I normally would never buy a hard drive "used," but I grabbed a WD40NPZZ from this seller on eBay central_valley_computer_parts_inc. They've got loads of 3TB and 4TB 2.5" WD drives with very low hours. They also have a 30 day guarantee. I plan to put the drive in my unRAID server and run three "preclear" tests on it. preclear randomly reads and writes to every sector on the drive and then reads is all back again. It stress tests the drive and also makes sure there are no bad sectors. I'll also be able to use smartmontools to check the hours and status of the drive. If I don't like it I'll send it back and exchange it for another drive.

craigr


----------



## sfhub (Jan 6, 2007)

CIR-Engineering said:


> I normally would never buy a hard drive "used," but I grabbed a WD40NPZZ from this seller on eBay central_valley_computer_parts_inc.


They have 0hr ones, but without packaging, for $2-$9 more.


----------



## CIR-Engineering (Sep 24, 2017)

• _Material shown_:
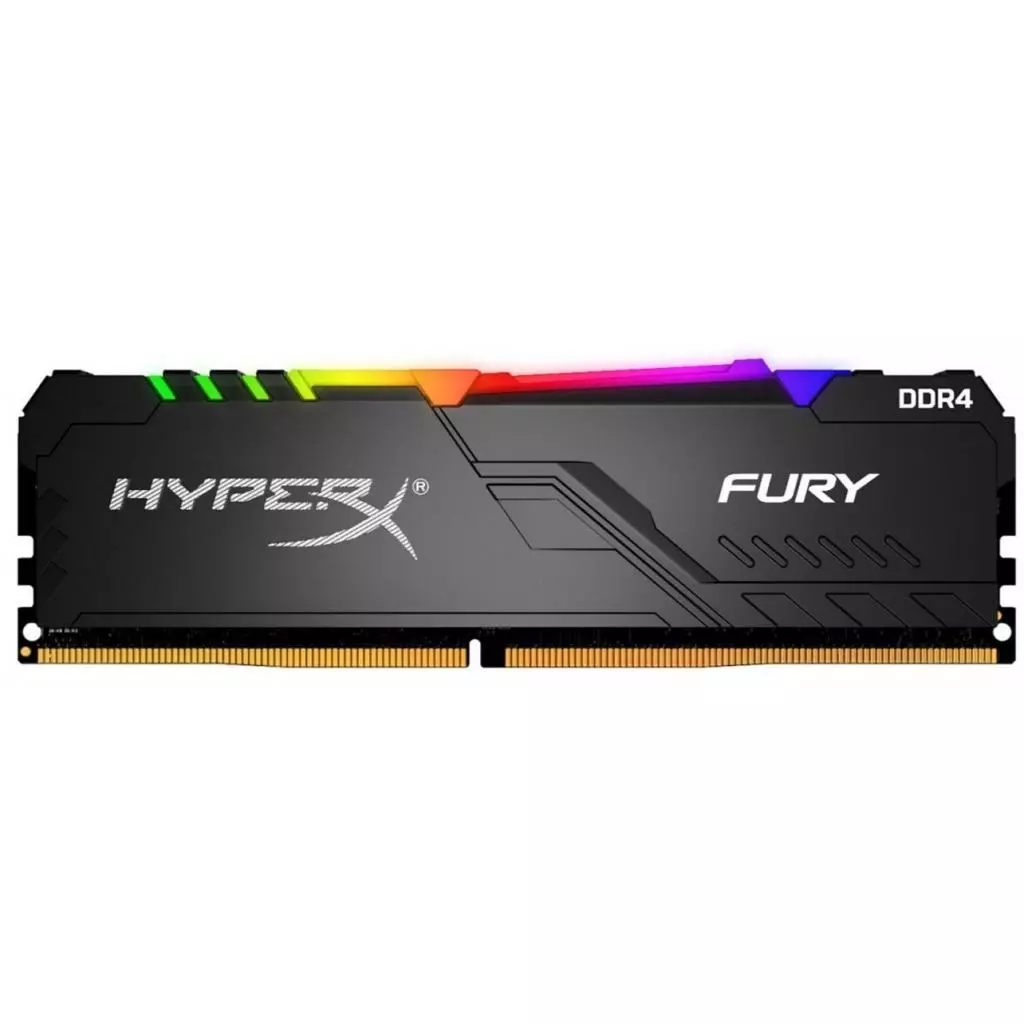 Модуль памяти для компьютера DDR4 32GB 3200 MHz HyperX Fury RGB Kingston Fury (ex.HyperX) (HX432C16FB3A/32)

* * *

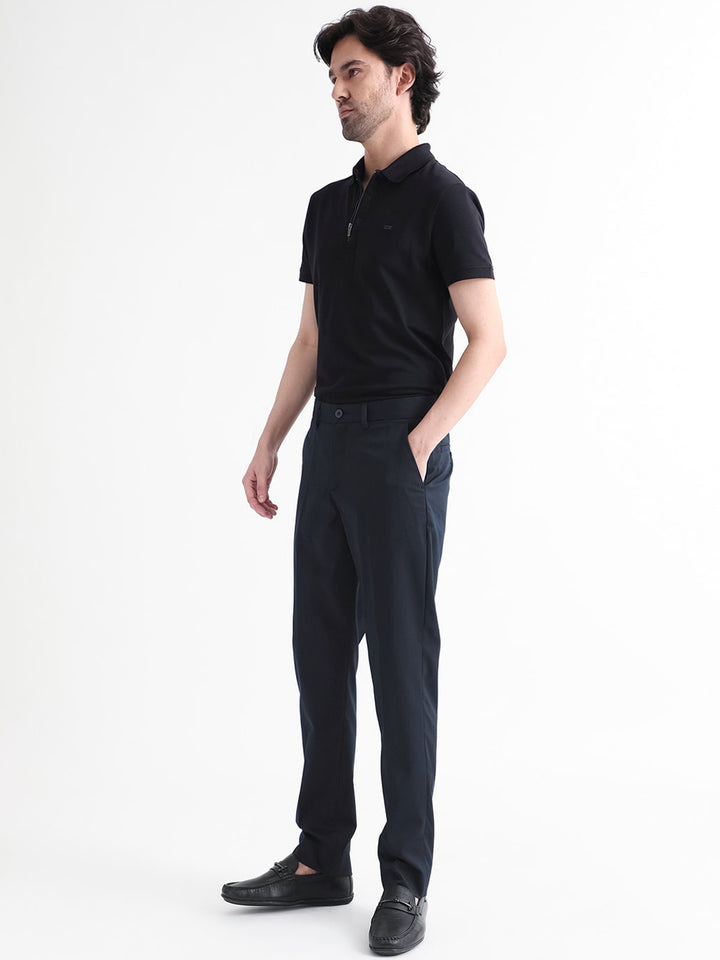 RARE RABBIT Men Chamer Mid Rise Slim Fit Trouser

• _Directions_: In the forum thread, how many "preclear" tests does the buyer plan to run on the drive? Rely only on the forum thread for this.

• _Output for this exercise_: Three.